**WHAT IS EXPECTED:**
In the records below, find the line containing "United States, site" and the line containing "common name: mule deer"; please repeat exactly the lines from one to the other, both included, and nothing more.

[ENTRIES SUPPLIED]

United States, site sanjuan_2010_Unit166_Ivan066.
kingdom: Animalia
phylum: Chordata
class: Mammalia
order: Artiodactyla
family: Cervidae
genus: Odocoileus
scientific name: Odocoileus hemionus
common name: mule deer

[/ENTRIES SUPPLIED]
[ENTRIES SUPPLIED]

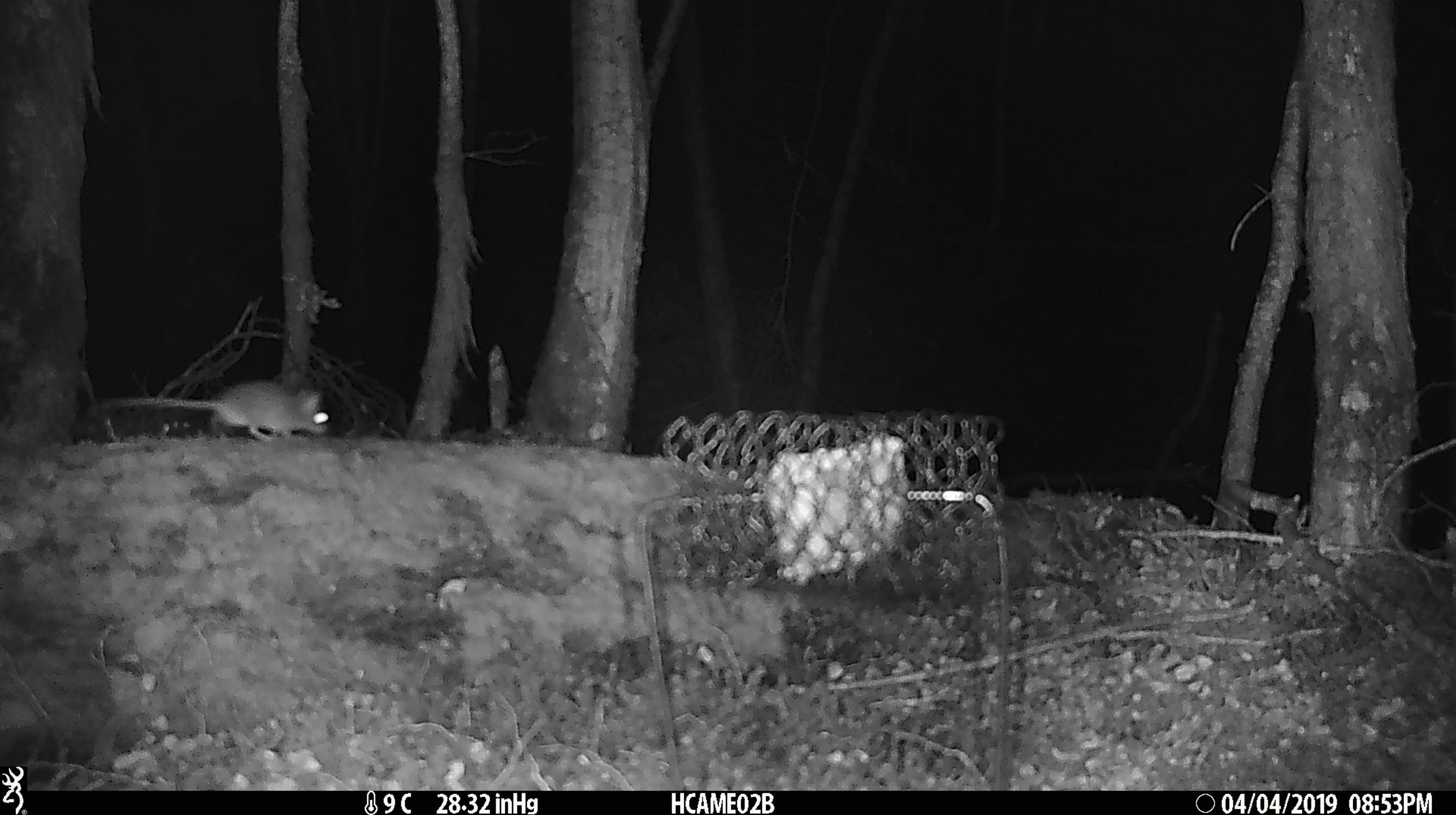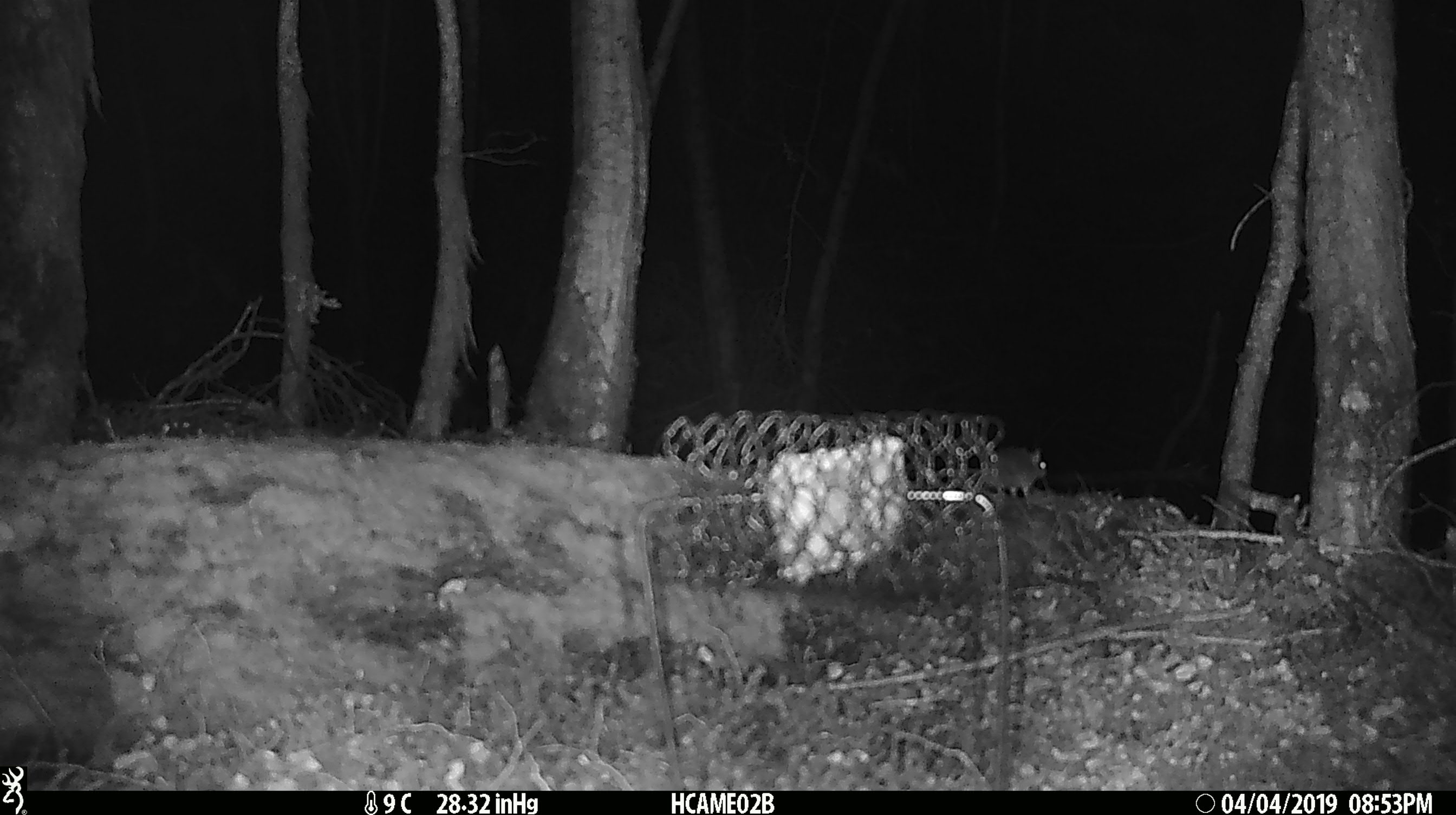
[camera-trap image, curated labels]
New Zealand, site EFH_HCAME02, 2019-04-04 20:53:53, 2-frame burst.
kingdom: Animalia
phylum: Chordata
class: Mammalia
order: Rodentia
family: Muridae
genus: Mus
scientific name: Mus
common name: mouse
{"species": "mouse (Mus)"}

[/ENTRIES SUPPLIED]

**WORKED SOLUTION:**
United States, site sanjuan_2010_Unit166_Ivan066.
kingdom: Animalia
phylum: Chordata
class: Mammalia
order: Artiodactyla
family: Cervidae
genus: Odocoileus
scientific name: Odocoileus hemionus
common name: mule deer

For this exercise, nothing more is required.